RLAIF: Scaling Reinforcement Learning from Human Feedback with AI Feedback
And can we scale human feedback with AI?
So essentially,
"AI Feedback seems as good as Human Feedback for Reinforcement Learning"
Paper: RLAIF: Scaling Reinforcement Learning from Human Feedback with AI
Researchers from Google Research directly compare Reinforcement Learning from Human Feedback(RLHF) and Reinforcement Learning from AI Feedback(RLAIF).
From previous research we know that Large Language Models (LLMs) exhibit a high degree of alignment with human judgment, even outperforming humans on some tasks. In this paper we are considering the summarization task.
The main questions they tackled were:
How do AI feedback and Human feedback differ in the task of summarization?
Can we maximize the alignment of AI-generated preferences with human preference?
How can RLAIF enhance RLHF in the future?
In the paper, they describe the following as their approach:
They setup RLHF pipeline using 3 phrases of supervised fine-tuning, reward model training, and reinforcement learning-based fine-tuning
To derive an AI preference label, the LLM is first prompted to verbally explain its thoughts on the quality of the two candidates.
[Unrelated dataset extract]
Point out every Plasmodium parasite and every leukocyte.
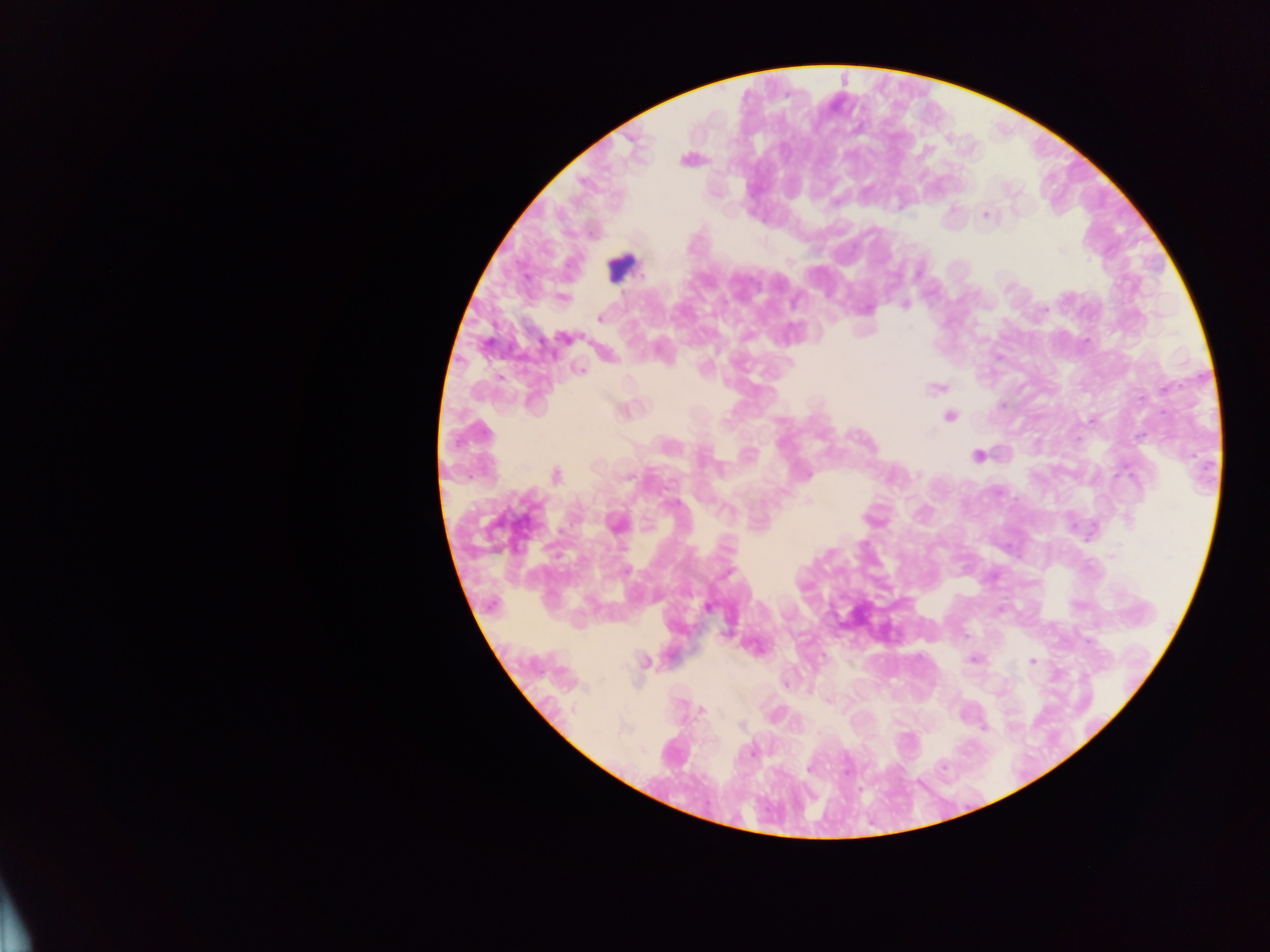
Approximate centers as (x, y) in pixels.
Plasmodium parasites: (689, 159), (987, 214), (561, 297), (904, 304), (600, 318), (566, 337), (577, 370), (935, 388), (625, 409), (949, 415), (977, 455), (554, 475), (808, 502), (616, 524), (708, 606), (974, 658), (643, 661), (1032, 661), (785, 682), (828, 700), (702, 710).
Leukocytes: (620, 267).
The LLM response is then appended to the original prompt (orange) and fed to the LLM a second time to generate a preference distribution over "1" vs. "2" based on their log probabilities
For their evaluations they used the filtered Reddit TL;DR dataset curated by
OpenAI. TL;DR contains ∼3 million posts from Reddit2 across a variety of topics alongside summaries of the posts written by the original authors.
In conclusion, the reseachers showed that RLAIF can produce comparable improvements to RLHF without depending on human annotators. It even greatly improves upon a SFT baseline. Additionally, In head-to-head comparisons, the experiments show that RLAIF and RLHF are preferred by humans at similar rates.
The researchers also used different techniques to generate the AI labels and conducted scaling studies to figure out optimal settings for generating aligned preferences.
Their future work might delve deeper into understanding other tasks and generalizability. There still needs to be further analysis on resource optimization and seeing how a combination of RLHF and RLAIF can be used for better results through mechanisms of “self improvement”.